Traditional banks have often struggled to effectively serve SMEs, failing to tailor their products to subcategories of the market and providing lacklustre support to businesses in different stages of growth. They have outdated front and back office processes that entail long, complex user journeys for SMEs looking to borrow. As a result, only 18% of small businesses in Europe say that they’re happy with their bank’s service.
Since there are a lot of SMEs who are underserved, it makes them an ideal customer base for challenger banks looking to increase their market share - but supporting SMEs has been historically difficult. Since small companies tend not to publish detailed financial statements like larger businesses, and often lack long credit histories, it’s harder for lenders to assess risk, which translates into higher premiums. In times of crisis such as growing inflation or a global pandemic, SMEs are also more exposed to pricing externalities, making them seem riskier still.
In reality, though, SMEs only seem risky on paper, and when it comes to borrowing they’re likely to go with the most convenient option. According to a recent study by Accenture, 41% of SMEs hold a positive attitude toward receiving and using banking services from digital platforms without switching between multiple apps, while 47% of them are willing to pay a premium to use embedded banking services on the digital platform. With the right integrated embedded finance solution, challenger banks can serve SMEs easily and at scale.
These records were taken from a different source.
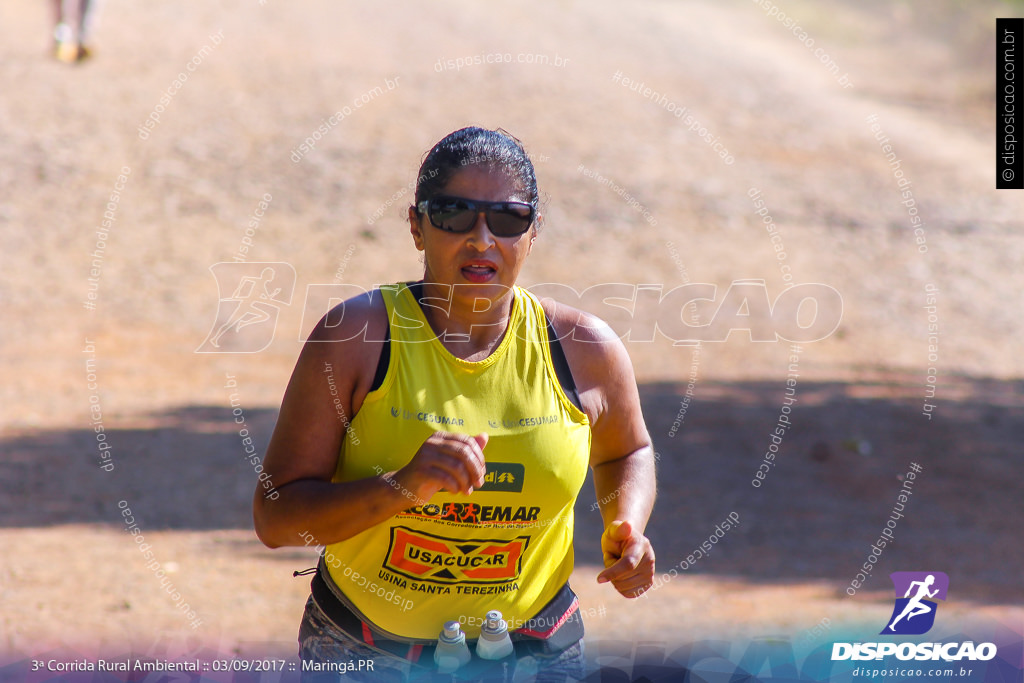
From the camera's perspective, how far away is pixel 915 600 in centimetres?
437

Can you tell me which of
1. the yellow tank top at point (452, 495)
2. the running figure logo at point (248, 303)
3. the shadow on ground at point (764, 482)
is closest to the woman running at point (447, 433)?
the yellow tank top at point (452, 495)

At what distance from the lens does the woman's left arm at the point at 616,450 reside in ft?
7.62

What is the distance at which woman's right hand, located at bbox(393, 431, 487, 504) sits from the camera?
200 cm

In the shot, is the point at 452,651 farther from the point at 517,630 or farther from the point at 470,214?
the point at 470,214

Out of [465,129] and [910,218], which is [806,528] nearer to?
[465,129]

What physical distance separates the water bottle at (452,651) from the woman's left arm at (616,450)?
0.33 m

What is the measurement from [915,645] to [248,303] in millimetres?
8467

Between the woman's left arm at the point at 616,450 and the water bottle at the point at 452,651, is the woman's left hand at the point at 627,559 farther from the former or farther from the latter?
the water bottle at the point at 452,651

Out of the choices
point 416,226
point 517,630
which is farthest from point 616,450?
point 416,226

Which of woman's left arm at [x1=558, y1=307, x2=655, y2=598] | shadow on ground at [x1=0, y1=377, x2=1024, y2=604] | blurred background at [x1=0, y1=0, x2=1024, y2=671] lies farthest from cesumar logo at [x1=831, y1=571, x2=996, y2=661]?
shadow on ground at [x1=0, y1=377, x2=1024, y2=604]

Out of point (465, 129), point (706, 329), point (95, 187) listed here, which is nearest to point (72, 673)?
point (465, 129)

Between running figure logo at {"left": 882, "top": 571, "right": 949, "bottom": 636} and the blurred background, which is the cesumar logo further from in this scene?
the blurred background

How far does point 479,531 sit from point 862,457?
6063 millimetres

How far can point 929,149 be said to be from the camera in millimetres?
16531
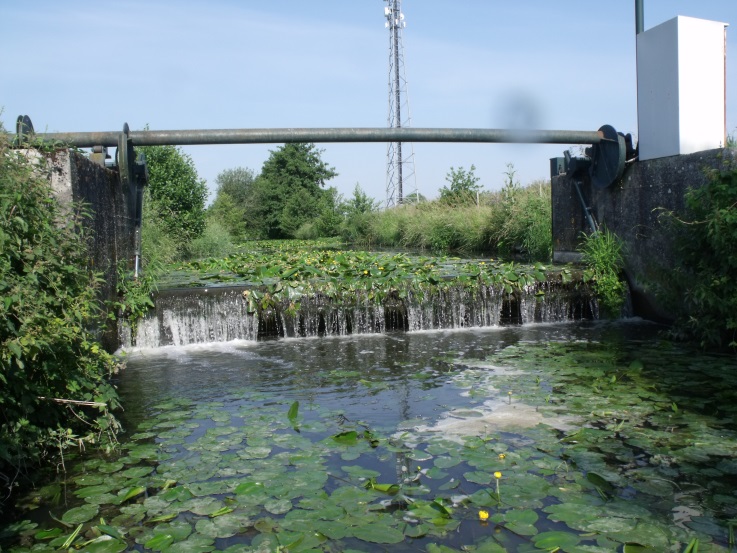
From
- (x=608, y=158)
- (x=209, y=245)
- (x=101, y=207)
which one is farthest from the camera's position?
(x=209, y=245)

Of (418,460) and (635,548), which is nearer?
(635,548)

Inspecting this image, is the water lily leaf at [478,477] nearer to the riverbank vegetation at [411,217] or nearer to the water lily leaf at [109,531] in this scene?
the water lily leaf at [109,531]

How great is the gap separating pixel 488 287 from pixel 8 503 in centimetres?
697

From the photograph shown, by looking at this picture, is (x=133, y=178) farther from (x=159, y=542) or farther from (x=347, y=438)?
(x=159, y=542)

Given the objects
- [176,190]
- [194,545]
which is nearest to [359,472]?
[194,545]

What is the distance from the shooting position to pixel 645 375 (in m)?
6.29

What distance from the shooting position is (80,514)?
357 cm

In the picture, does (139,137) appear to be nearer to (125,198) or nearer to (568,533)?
(125,198)

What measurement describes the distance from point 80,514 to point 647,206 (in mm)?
7870

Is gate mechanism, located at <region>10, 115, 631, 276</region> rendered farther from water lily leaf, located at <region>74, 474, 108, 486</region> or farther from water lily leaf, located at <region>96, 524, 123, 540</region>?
water lily leaf, located at <region>96, 524, 123, 540</region>

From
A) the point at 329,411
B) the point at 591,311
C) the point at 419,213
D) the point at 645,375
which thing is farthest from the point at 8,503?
the point at 419,213

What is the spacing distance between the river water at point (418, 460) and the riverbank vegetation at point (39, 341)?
0.28m

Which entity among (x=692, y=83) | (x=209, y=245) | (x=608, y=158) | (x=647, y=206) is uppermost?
(x=692, y=83)

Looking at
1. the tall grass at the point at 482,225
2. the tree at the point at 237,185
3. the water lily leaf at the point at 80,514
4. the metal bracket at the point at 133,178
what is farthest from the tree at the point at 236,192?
the water lily leaf at the point at 80,514
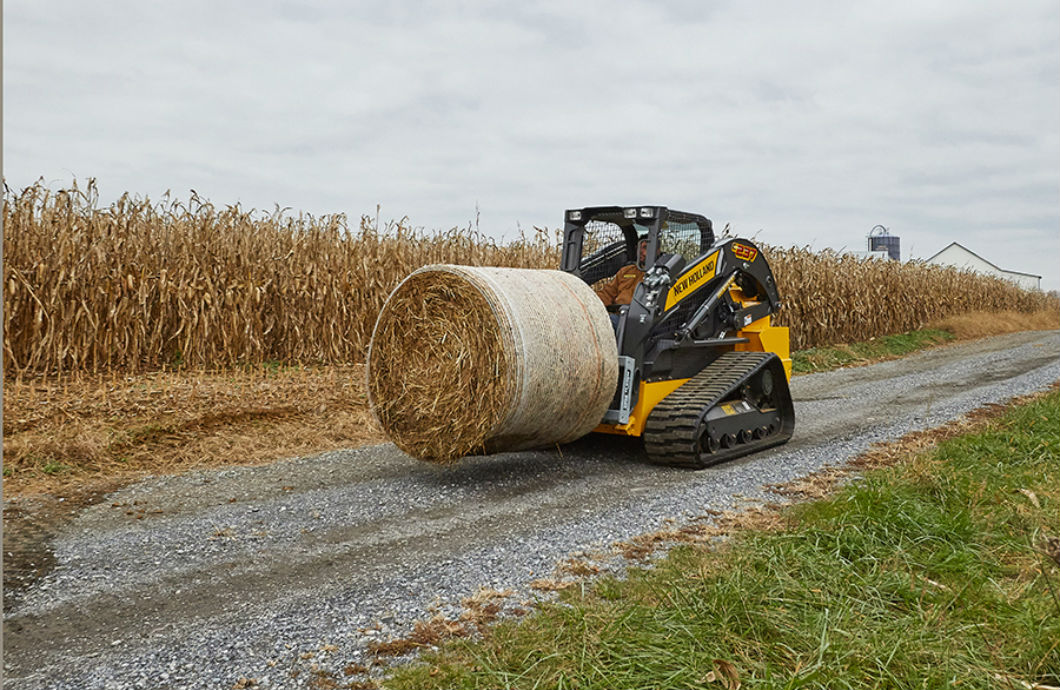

Embedded finance for challenger banks is a win-win
More and more neobanks are entering the market, and traditional banks are catching up with the process of going digital. In order to penetrate into new geographies and increase market share, challenger banks need to differentiate their products from traditional lenders, and from each other. The best strategy is to adopt integrated embedded finance solutions that are flexible to SMEs’ specific needs. This is where YouLend’s embedded finance solution comes in:
- For small businesses, speed is crucial. Since SMEs have relatively little working capital - when they need funding, they need it fast. YouLend’s simple application and industry-leading APIs enable a >90% approval rate with same-day offers and funding.
- Risk perception among traditional lenders is a huge problem for SMEs looking for financing. 57% of all SME credit applications are abandoned because they’re too difficult to complete or are ultimately rejected, but Youlend’s solution allows lenders to use non-traditional credit checks such as online reviews, Trustpilot scores and projected website sales to overcome the risk that holds traditional banks back.
- Unlike traditional debt-based financing, revenue-based funding allows SMEs to repay a percentage of their daily sales, making them more secure against seasonal changes and unexpected crises like inflation, pandemics, and anything else that might arise.
- YouLend's white labelled integrated embedded finance solution allows digital banks to easily launch customer-facing products that fit their branding and provides a seamless experience for customers.
Final thoughts
For challenger banks to remain competitive and eventually become profitable in the increasingly tough financial services market - they need to offer a complete suite of financial products and target new customer segments that can be serviced with scalable, tech-enabled solutions.
With YouLend’s integrated embedded finance products, they can successfully penetrate the SME market and outperform competitors - both traditional and digital - who are still debating which avenues to explore in the future.